La revue scientifique Nature Medicine a publié le 19 mars sur son site officiel une étude sur le nouveau coronavirus. La recherche relève que le taux de mortalité parmi les infectés à Wuhan, capitale de la province du Hubei, en Chine, où le premier cas  a été enregistré, est plus faible que la moyenne mondiale avec 1,4% contre 4,5%.

    Ceci n'a rien à voir avec les progrès scientifiques contre le virus  encore balbutiants et beaucoup avec l'organisation de la société et les capacités de l'Etat à faire face.

  Les deux pays qui comptent le plus de morts actuellement sont l'Italie (qui avec 50 millions d'habitants a plus de morts que la Chine qui en compte 1 milliard et demi)  et l'Iran ruiné par les sanctions. Cuba si pauvre résiste mieux que les USA!

    L'Italie est un cas d'école. Le sud vit de l'économie grise, les prédateurs ont détruit l'état, les fiefs féodaux se développent, la  destruction des services publics aussi.  Elle n'est plus capable que d'effets de télévision.  Les pays qui ont le mieux résisté à la vague libérale sont les mieux armés pour résister. Et leurs tares  (le traitement des immigrés et des exclus par exemple) leur sautent à la figure.

 La Chine usine du monde, décriée par tant de gens de gauche  (la droite est plus prudente, intéressée par les faibles salaires et la qualité du travail)   se révèle la plus apte  à faire face au péril. Après l'Italie elle aide la France qui fait partie du G7 et est devenue incapable de faire face au manque de masques !

   Sans tentation de modèle, nous avons intérêt à étudier la Chine, sa monnaie peu convertible  et peu sensible à la Bourse, les banques  contrôlées par l'Etat même lorsqu'elles sont privées ,  l'augmentation du niveau de vie de centaines de millions d'habitants.
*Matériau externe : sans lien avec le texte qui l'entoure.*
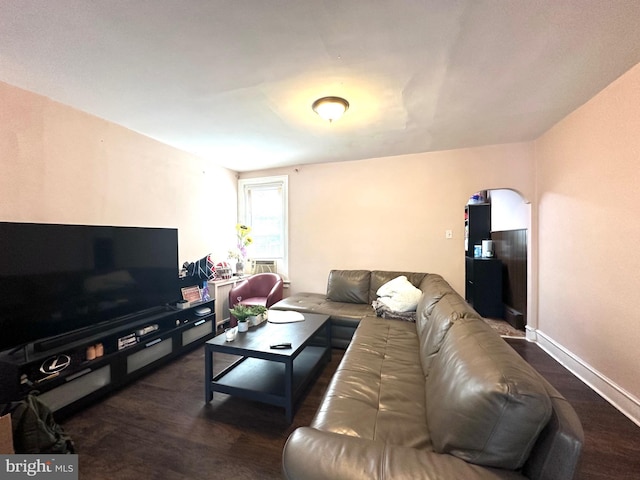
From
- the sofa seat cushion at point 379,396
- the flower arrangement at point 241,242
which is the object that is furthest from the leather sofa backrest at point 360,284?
the flower arrangement at point 241,242

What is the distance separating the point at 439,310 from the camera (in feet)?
6.04

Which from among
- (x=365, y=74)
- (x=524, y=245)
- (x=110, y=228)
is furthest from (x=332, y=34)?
(x=524, y=245)

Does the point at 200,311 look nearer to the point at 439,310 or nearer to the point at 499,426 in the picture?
the point at 439,310

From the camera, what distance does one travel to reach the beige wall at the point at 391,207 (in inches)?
136

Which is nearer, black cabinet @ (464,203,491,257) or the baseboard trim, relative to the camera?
the baseboard trim

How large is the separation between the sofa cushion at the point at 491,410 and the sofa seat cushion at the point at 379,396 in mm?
185

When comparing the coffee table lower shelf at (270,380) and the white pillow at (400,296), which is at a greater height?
the white pillow at (400,296)

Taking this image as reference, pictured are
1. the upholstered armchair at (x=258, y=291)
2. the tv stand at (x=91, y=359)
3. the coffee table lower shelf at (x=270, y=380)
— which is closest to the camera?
the tv stand at (x=91, y=359)

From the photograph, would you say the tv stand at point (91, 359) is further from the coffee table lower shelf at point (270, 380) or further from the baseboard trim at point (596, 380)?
the baseboard trim at point (596, 380)

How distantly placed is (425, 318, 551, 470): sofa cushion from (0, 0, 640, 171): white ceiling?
5.71 ft

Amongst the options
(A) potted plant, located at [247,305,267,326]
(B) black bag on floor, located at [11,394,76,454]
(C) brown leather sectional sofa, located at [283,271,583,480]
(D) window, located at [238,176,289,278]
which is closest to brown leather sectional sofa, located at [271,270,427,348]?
(A) potted plant, located at [247,305,267,326]

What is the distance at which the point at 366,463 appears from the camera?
84 cm

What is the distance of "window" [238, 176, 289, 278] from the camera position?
4.38 m

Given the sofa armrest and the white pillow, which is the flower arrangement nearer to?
the white pillow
Tout en sachant qu'il y a trois chines, un retard séculaire à combler, des façons de faire qui ne sont pas les nôtres.

   Et l'examen de   l'état des grands pays capitalistes financiers, notamment le fleuron américain, est tout aussi instructif.   Ils abandonnent l'un après l'autre les dogmes soi -disant inscrits dans le marbre :  l'inflation est à nouveau à l'ordre du jour, les milliards pleuvent du moins comme annonce, le déficit  du budget redevient abyssal, il faut reconstruire en urgence des services publics  obstinément cassés depuis trente ans  ,    la dette n'est plus un problème puisqu'on peut l'effacer !  

     On nous a raconté des balivernes pour masquer le profit à 14 % mais  cela devient intenable. 

    Mais l'histoire est ainsi faite,  des solutions commencent à naître, à nous de le comprendre    pour être mieux armés.